[Begin Excerpted text]

- Directed by: Enzo G. Castellari
- Screenplay by: Tito Carpi; Giovanni Simonelli; Enzo G. Castellari;
- Story by: Romolo Girolami; Sauro Scavolini;
- Starring: George Hilton; Gilbert Roland; Edd Byrnes;
- Cinematography: Giovanni Bergamini
- Edited by: Tatiana Casini
- Music by: Francesco De Masi
- Production company: Fida Cinematografica di Amati Edmondo
- Distributed by: Fida Cinematografica
- Release date: 1967 (Italy);
- Running time: 105 minutes
- Countries: Italy; Spain;
- Languages: Italian English

= Any Gun Can Play =

1967 film by Enzo G. Castellari

Any Gun Can Play (Vado... l'ammazzo e torno) is a 1967 spaghetti Western starring Gilbert Roland, Edd Byrnes and George Hilton. The film is directed by Enzo G. Castellari. The film revolves around a group of cowboys in search of gold, leading to double-crosses as they continually change allegiances and gain the upper hand, only to be thwarted by fellow outlaws, mysterious insurance investigators, and each other.

== Plot ==
Monetero, along with his gang, successfully pulls off a train heist carrying $300,000 worth of gold despite the military's defense. One of Monetero's own, Pajondo, seizes the opportunity, betrays his comrades, and escapes with the loot.

The Stranger, a relentless bounty hunter tracking Monetero for a long time, sees the chance to finally catch him. As Monetero heads towards the Mexico border, he confronts Pajondo, coercing him into revealing the treasure's location. Pajondo, before being killed by the arriving army, manages to give Monetero a medal indicating the path to the loot. Monetero is arrested.

Facing torture and a death sentence by the military, Monetero is condemned. A banker named Clayton, assigned to recover the stolen gold at any cost, disagrees with the execution. Disguised as a priest, The Stranger enters Monetero's cell, promising him freedom in exchange for a share of the loot. Monetero, suspicious, breaks Pajondo's medal in half, giving one piece to The Stranger. The next day, Clayton discovers the broken medal during the execution, raising suspicions.

As promised, The Stranger stages Monetero's execution, creating a diversion. Outside the fort, Monetero's men reclaim half of the medal from The Stranger but spare his life. Clayton struggles to reconstruct the medal with his piece, using an almanac with local landowners' crests, but fails. Monetero's men attempt to retrieve the half of the medal from Clayton, and The Stranger intervenes, killing them and forming an alliance with Clayton.

[End Excerpted text]

• [Job 1]: Rewrite the paragraph of the film article that begins "The Stranger, a relentless bounty hunter" more briefly, keeping its main facts.

[Begin Supplied records]

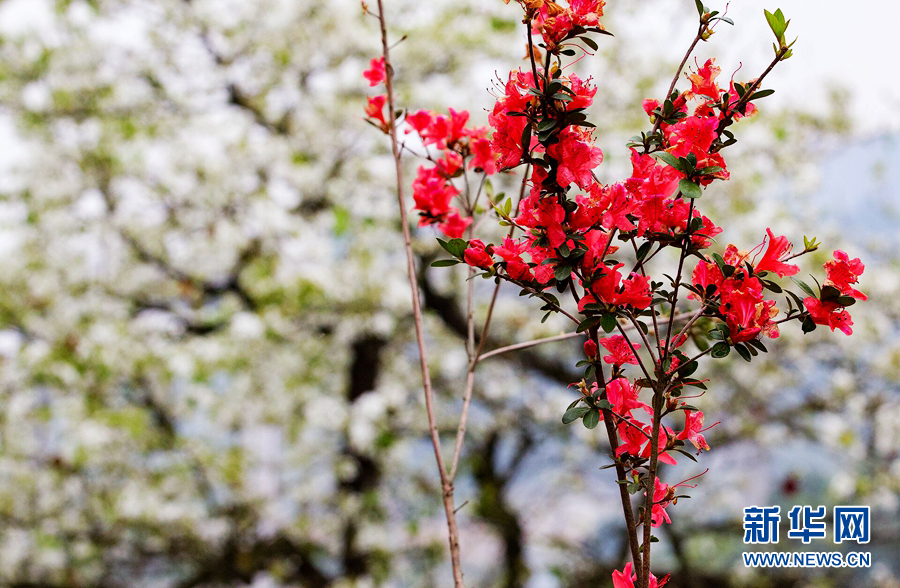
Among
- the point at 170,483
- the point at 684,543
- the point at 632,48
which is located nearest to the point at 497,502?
the point at 684,543

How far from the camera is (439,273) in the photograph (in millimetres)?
2994

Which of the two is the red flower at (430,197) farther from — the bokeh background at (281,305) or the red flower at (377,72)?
the bokeh background at (281,305)

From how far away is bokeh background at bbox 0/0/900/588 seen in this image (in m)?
2.57

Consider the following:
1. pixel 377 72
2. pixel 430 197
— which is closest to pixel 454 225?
pixel 430 197

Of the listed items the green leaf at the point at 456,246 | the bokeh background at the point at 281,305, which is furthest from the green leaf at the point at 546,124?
the bokeh background at the point at 281,305

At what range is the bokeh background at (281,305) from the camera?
2.57m

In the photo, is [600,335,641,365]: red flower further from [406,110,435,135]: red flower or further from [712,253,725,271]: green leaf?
[406,110,435,135]: red flower

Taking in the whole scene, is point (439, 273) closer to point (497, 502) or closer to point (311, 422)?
point (311, 422)

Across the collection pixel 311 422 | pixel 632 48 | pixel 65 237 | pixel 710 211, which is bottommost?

[End Supplied records]

• [Job 2]: Quote the lines of the records starting at the line that contains "In the photo, is" and ending at the end of the records.

• [Complete answer 1]: The Stranger, a bounty hunter who has long tracked Monetero, sees a chance to catch him. On his way to the Mexico border, Monetero confronts Pajondo and forces him to reveal where the treasure is. Before the army arrives and kills him, Pajondo gives Monetero a medal that shows the path to the loot. Monetero is then arrested.

• [Complete answer 2]:
In the photo, is [600,335,641,365]: red flower further from [406,110,435,135]: red flower or further from [712,253,725,271]: green leaf?
[406,110,435,135]: red flower

Taking in the whole scene, is point (439, 273) closer to point (497, 502) or closer to point (311, 422)?
point (311, 422)

Across the collection pixel 311 422 | pixel 632 48 | pixel 65 237 | pixel 710 211, which is bottommost?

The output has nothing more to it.